In yeast, polarized localization of Cdc42 is essential for budding and mating, but how polarity is attained has been elusive. Grinstein and colleagues show that phosphatidylserine accumulates in a polar fashion in yeast, and is required for the proper localization of Cdc42.
In humans, mutations in the DNA-damage-response modulator MCPH1 are associated with defective neural development. Wang and colleagues show that mutations in mouse MCPH1 result in microcephaly through the delocalization of Chk1 from centrosomes, causing the uncoupling of mitosis and centrosome duplication, and resulting in spindle misorientation and a switch in the fate of neural stem cell daughters.
In the TGFβ pathway, receptor-activated SMADs (R-SMADs) associate with SMAD4 to regulate transcription. Piccolo and colleagues reveal that the deubiquitylase USP15 is required for TGFβ responses by reversing R-SMAD ubiquitylation and thereby promoting the retention of the SMAD complex at promoters.
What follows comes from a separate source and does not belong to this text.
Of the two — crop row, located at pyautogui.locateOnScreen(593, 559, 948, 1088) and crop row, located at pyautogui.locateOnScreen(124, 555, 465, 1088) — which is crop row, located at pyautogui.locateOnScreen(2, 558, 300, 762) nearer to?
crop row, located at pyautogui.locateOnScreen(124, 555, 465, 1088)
Non-enveloped viruses such as SV40 are transported from the extracellular space into the host cell nucleus through a pathway involving endocytosis, trafficking to the endoplasmic reticulum (ER) lumen, transport across the ER membrane to the cytoplasm, and subsequent nuclear import. Helenius and colleagues provide insight into how SV40 escapes from the ER by showing that viral proteins interact with components of the host ER-associated degradation machinery (ERAD). These interactions are crucial for translocation of SV40 into the cytoplasm and infectivity.
Ivaska and colleagues identify SHARPIN as an inhibitor of integrin activity in an RNAi screen for integrin regulators. They show that SHARPIN acts by binding to the cytoplasmic domain of integrin α-subunits and reduces the recruitment of talin and kindlin to the β-subunits.
A potential role for glycosphingolipids and lipid rafts in apical sorting was initially met with enthusiasm, but genetic analysis has since provided little support for it. A report now establishes that glycosphingolipids mediate apical sorting, and specifically help maintain apicobasal polarity in Caenorhabditis elegans.
The spindle assembly checkpoint halts cell-cycle progression in the presence of unattached kinetochores by preventing activation of APC/C. Pines and colleagues find that APC15 has a critical role in regulating APC/C activation by promoting release of the inhibitory MCC complex from APC/C once the spindle assembly checkpoint is satisfied.
ATP production by mitochondria requires the efficient flow of protons through the F1FO ATP-synthase complex. Jonas and colleagues show that Bcl-xL interacts with the F1FO complex in the mitochondrial matrix and increases the efficiency of this enzyme by decreasing proton leak.
Cell polarity is critically important for organogenesis. Using a series of RNA-interference-based screens, Göbel and colleagues reveal the role of the glycosphingolipid glucosylceramide (GlcCer) in determining apicobasal polarity and maintaining the organization of the intestinal lumen in the developing worm.